*** PASSAGE TO READ ***

The Tories are still lying about "a million" new private sector jobs

The party still won't admit that Cameron is including 196,000 posts reclassified from the public sector.

Earlier this week, I explained why David Cameron is misleading voters when he claims that "one million" private sector jobs have been created since the coalition took office (as he did in his conference speech and at this week's PMQs). Cameron's figure deceptively includes 196,000 further education and sixth form college posts reclassified from the public sector in March; the real figure is a less impressive 874,000 (1,070,000 minus 196,000). As the Office for National Statistics stated in its most recent release:

These educational bodies employed 196,000 people in March 2012 and the reclassification therefore results in a large fall in public sector employment and a corresponding large increase in private sector employment between March and June 2012.

***

**EXERCISE TASKS**
1. In the article about Cameron's private sector jobs claim, what does the writer give as the real number of private sector jobs created once the reclassified posts are removed?
2. Repeat the article about Cameron's private sector jobs claim word for word from "The party still" up to and including "and June 2012.".
3. Continue the article about Cameron's private sector jobs claim with the next part, starting after the quotation from the Office for National Statistics.

*** PROVIDED INFORMATION ***

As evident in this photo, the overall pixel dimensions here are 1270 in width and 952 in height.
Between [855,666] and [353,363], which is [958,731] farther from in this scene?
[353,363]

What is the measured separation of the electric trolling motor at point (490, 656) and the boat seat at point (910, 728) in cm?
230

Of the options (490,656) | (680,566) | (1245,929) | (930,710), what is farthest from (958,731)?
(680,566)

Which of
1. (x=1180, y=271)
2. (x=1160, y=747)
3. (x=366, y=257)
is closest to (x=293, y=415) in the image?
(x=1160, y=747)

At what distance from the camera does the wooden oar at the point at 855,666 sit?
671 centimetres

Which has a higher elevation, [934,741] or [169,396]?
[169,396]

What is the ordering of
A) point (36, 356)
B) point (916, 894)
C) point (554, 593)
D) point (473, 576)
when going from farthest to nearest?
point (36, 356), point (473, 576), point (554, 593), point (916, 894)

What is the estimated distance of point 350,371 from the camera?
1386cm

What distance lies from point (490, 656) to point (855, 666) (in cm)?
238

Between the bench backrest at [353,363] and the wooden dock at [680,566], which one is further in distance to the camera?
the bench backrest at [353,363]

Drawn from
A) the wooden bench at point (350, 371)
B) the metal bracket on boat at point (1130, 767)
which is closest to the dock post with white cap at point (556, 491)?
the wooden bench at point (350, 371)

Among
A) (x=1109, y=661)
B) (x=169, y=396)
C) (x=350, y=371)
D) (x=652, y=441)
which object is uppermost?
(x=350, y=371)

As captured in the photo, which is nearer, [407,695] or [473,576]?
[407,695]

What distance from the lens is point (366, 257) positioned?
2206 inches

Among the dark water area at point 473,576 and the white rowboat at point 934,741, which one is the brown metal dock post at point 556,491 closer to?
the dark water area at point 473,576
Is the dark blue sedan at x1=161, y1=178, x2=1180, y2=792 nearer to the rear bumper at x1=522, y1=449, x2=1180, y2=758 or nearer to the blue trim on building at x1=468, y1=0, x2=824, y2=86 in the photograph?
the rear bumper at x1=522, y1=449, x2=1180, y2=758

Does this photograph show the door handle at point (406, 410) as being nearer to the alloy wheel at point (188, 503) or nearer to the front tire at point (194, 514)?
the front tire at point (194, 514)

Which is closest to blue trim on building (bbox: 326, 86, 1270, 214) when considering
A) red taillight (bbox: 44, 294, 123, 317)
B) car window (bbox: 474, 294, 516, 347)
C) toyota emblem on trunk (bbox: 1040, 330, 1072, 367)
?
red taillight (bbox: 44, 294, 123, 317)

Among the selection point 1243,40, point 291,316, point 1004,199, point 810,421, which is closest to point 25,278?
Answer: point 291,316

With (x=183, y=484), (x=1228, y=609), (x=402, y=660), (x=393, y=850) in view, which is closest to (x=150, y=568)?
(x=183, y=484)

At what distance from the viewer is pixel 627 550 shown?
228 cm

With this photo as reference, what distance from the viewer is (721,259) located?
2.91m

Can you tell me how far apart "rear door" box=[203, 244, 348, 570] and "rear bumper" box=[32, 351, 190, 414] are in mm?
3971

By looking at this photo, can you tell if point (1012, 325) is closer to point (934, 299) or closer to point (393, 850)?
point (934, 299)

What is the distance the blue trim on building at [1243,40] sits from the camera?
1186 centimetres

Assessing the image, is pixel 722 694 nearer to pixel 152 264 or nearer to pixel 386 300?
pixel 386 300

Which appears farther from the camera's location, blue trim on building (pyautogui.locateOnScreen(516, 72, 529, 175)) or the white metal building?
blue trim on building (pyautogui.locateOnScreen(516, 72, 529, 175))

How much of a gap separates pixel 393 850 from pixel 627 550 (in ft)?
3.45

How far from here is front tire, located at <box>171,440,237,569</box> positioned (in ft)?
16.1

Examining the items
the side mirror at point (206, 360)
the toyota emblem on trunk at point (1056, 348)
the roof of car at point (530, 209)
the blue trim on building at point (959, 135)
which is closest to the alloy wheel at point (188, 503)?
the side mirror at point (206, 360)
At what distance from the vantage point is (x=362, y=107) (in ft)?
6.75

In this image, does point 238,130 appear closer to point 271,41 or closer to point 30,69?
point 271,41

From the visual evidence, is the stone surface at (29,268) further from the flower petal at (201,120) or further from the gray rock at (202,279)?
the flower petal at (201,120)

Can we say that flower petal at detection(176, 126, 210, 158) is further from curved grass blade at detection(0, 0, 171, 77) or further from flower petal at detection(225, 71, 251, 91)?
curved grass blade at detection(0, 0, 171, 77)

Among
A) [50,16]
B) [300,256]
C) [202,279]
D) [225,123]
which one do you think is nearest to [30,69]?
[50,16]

***

**ANSWERS TO THE TASKS**
1. 874,000

2.
The party still won't admit that Cameron is including 196,000 posts reclassified from the public sector.

Earlier this week, I explained why David Cameron is misleading voters when he claims that "one million" private sector jobs have been created since the coalition took office (as he did in his conference speech and at this week's PMQs). Cameron's figure deceptively includes 196,000 further education and sixth form college posts reclassified from the public sector in March; the real figure is a less impressive 874,000 (1,070,000 minus 196,000). As the Office for National Statistics stated in its most recent release:

These educational bodies employed 196,000 people in March 2012 and the reclassification therefore results in a large fall in public sector employment and a corresponding large increase in private sector employment between March and June 2012.

3.
When Conservative MP Claire Perry nevertheless trotted out the stat on last night's Question Time, I called her out on it. In response, the Tory Treasury team tweeted:

Yet the only way that the Tories can achieve a figure of a million, whilst excluding the reclassified posts, is by measuring the rise in private sector employment since quarter one of 2010. In other words, by using pre-election data from April and May 2010 (resulting in a figure of 1,377,000). This would be allowable if Cameron referred to "private sector job creation since March 2010" (noting, perhaps, how Alistair Darling's fiscal stimulus aided job creation), but he doesn't. In his speech to the Conservative conference, he said:

Since this government took office, over one million new jobs have been created in the private sector.

Despite the Tories' protestations, it's clear that Cameron is misleadingly including the 196,000 posts transferred from the public sector. For one thing, if he isn't, why doesn't he use the figure of 1,377,000?

After promising a new era of accuracy and transparency in statistics, the Tories have lamentably failed to deliver.

David Cameron at the Conservative conference in Birmingham earlier this month. Photograph: Getty Images.

George Eaton is political editor of the New Statesman.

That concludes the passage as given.